Une légende veut aussi que l’origine du 8 mars remonte à une manifestation d’ouvrières américaines du textile en 1857. En France, une autre hypothèse accorde l’initiative à la féministe Madeleine Colin qui souhaitait affranchir le 8 mars de sa tutelle communiste pour en faire le jour- lutte de toutes les travailleuses.
J’en passe…
C’est en 1977, il y a 37 ans, que cette journée, issue des luttes féministes menées sur les continents européen et américain, est officialisée par les Nations Unies qui invitent tous les pays à célébrer un 8 mars pour les droits des femmes. Désormais fêté à peu près partout dans le monde, le 8 mars fait partie des 87 jours reconnus ou initiés par l’ONU. C’est une journée de manifestations, occasion de revendiquer l’égalité, de faire un bilan sur la situation des femmes dans la société, de fêter les victoires et les avancées.
Un peu de mots
La désignation officielle de la journée par l’ONU est, en français, « journée internationale de la femme » et, en anglais, « journée internationale des femmes » (International Women’s Day)
Je fais partie de celles qui jugent inadéquate l’utilisation du singulier, « journée de la femme », expression induisant une vision naturaliste ainsi que des opérations marchandes comparables à la Saint-Valentin, lesquelles sont à mille lieues du combat pour les droits des femmes.

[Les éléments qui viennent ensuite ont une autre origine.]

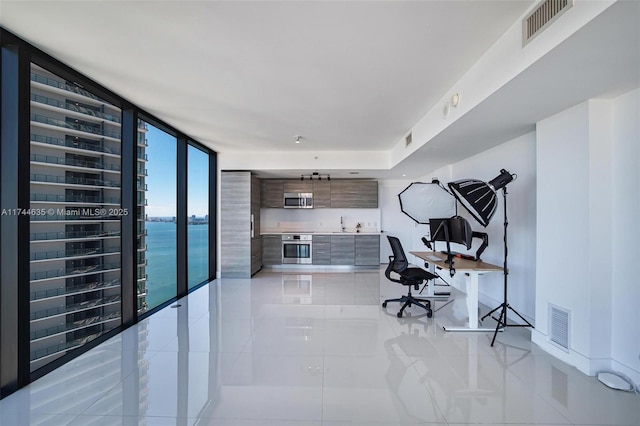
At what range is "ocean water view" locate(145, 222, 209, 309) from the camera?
158 inches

L’an dernier, la ministre française des droits des femmes (appellation tellement plus judicieuse que ministre de la « condition » féminine, soit dit en passant), Najat Vallaud-Belkacem, dénonçait une journée de “la” femme, qui met de l’avant un soi-disant idéal féminin accompagné de ses attributs – cadeaux, roses ou parfums – et souhaitait une journée de mobilisation pour rappeler que l’égalité femmes-hommes est une priorité.
Exit la Journée de la femme. Bonjour la Journée des femmes ! Célébrons cette journée des droits des femmes !
J’oubliais. La journée internationale des femmes est jour férié dans 29 pays. Formidable non ? Ce jour là, les femmes sont exemptées du double emploi !
Un 8 mars nécessaire ? Même en Occident ?
Oui.
- Parce que, même en Occident, l’égalité entre les hommes et les femmes, quoi que prétendent certains, n’est pas advenue . Ni sur les plans de l’équité salariale, de la parité de représentation politique, du partage des tâches domestiques, ni sur aucun autre plan
- Parce que les acquis sont fragiles et que les droits des femmes gagnés de chaude lutte, sont menacés : avortement, éducation à une sexualité égalitaire, retour en force des religions intégristes qui infériorisent les femmes…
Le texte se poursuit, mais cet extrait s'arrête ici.